C’è  il rischio che i telefoni degli israeliani in mano a Hamas siano una fonte di informazioni per il nemico. Ma trovare i civili, vivi o morti, riportarli alle loro famiglie o dar loro una degna sepoltura, è adesso “il compito più importante”. Precisa il generale israeliano: “Sono concentrato anima e cervello su questa missione, insieme a centinaia di persone. Non ci fermeremo un solo attimo finché non troveremo il modo di riportare a casa i nostri cari”. Il pericolo digitale è globale. Intanto, infatti, i ricercatori di Kaspersky hanno recentemente scoperto una nuova versione dannosa di Whatsapp. Si sta diffondendo all’interno di un altro popolare servizio di messaggistica, Telegram. Da un lato la modifica ha lo scopo di migliorare l’esperienza dell’utente. Dall’altro raccoglie illegalmente informazioni personali dalle sue vittime. Con una portata che ha superato le 340.000 unità in un solo mese, questo malware colpisce a livello mondiale. E in particolare gli utenti di lingua araba e azera.

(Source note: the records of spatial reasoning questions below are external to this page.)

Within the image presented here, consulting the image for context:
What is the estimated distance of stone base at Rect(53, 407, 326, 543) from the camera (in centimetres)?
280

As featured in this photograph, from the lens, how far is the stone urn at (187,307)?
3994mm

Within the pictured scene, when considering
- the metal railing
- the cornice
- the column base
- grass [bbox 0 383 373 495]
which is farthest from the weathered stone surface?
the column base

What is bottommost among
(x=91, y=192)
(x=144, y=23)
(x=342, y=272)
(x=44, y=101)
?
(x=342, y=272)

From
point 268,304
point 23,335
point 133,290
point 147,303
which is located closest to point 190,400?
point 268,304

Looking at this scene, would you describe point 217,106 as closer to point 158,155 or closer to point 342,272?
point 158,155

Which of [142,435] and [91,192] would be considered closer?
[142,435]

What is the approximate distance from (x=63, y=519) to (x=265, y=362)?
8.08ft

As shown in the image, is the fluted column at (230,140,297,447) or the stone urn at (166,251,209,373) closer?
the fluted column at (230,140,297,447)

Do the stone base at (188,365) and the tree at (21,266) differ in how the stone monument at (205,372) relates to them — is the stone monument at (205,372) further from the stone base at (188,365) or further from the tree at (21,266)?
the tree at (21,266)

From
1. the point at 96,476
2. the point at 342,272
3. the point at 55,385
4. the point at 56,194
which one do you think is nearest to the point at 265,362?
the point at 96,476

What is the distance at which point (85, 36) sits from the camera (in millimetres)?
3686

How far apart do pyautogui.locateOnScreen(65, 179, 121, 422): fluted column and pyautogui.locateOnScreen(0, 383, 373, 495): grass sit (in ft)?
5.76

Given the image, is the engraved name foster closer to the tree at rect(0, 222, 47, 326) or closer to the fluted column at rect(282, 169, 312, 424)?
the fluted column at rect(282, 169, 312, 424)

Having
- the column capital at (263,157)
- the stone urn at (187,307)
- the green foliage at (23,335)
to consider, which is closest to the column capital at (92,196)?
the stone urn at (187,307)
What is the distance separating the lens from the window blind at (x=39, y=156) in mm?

Gli utenti ricorrono spesso a versioni modificate di terze parti delle app di messaggistica più diffuse per aggiungere ulteriori funzioni. Tuttavia, alcune di queste mod, pur migliorando le funzionalità, nascondono anche un malware. E’ stata quindi identificata una nuova mod di WhatsApp. Non solo offre funzionalità aggiuntive come messaggi programmati e opzioni personalizzabili. Ma contiene anche un modulo spyware dannoso.

Modifica dannosa

Il file manifest del client WhatsApp modificato include componenti sospetti. E cioè un servizio e un ricevitore di trasmissione. Elementi non presenti nella versione originale. Il ricevitore avvia una funzionalità, lanciando il modulo spia quando il telefono è acceso o in carica. Una volta attivato, l’impianto dannoso invia una richiesta con informazioni sul dispositivo al server dell’aggressore. Questi dati comprendono l’IMEI, il numero di telefono, i codici del Paese e della rete e altro ancora. Trasmette anche i contatti e i dettagli dell’account della vittima ogni cinque minuti. Oltre a impostare registrazioni del microfono e esfiltrare i file da una memoria esterna. La versione dannosa si è diffusa attraverso popolari canali Telegram. Che in alcuni casi contano quasi due milioni di iscritti. I ricercatori di Kaspersky hanno avvisato Telegram del problema. La telemetria ha identificato oltre 340.000 attacchi che hanno coinvolto questa mod nel solo mese di ottobre. Questa minaccia è emersa recentemente, diventando attiva a metà agosto 2023. Esempi di canali Telegram che distribuiscono mod dannose hanno interessato varie nazioni. Azerbaigian, Arabia Saudita, Yemen, Turchia ed Egitto hanno registrato il più alto numero di attacchi. Sebbene la maggior parte degli utenti sia di lingua araba e azera, il fenomeno interessa anche Stati Uniti, Russia, Regno Unito, Germania e altri Paesi.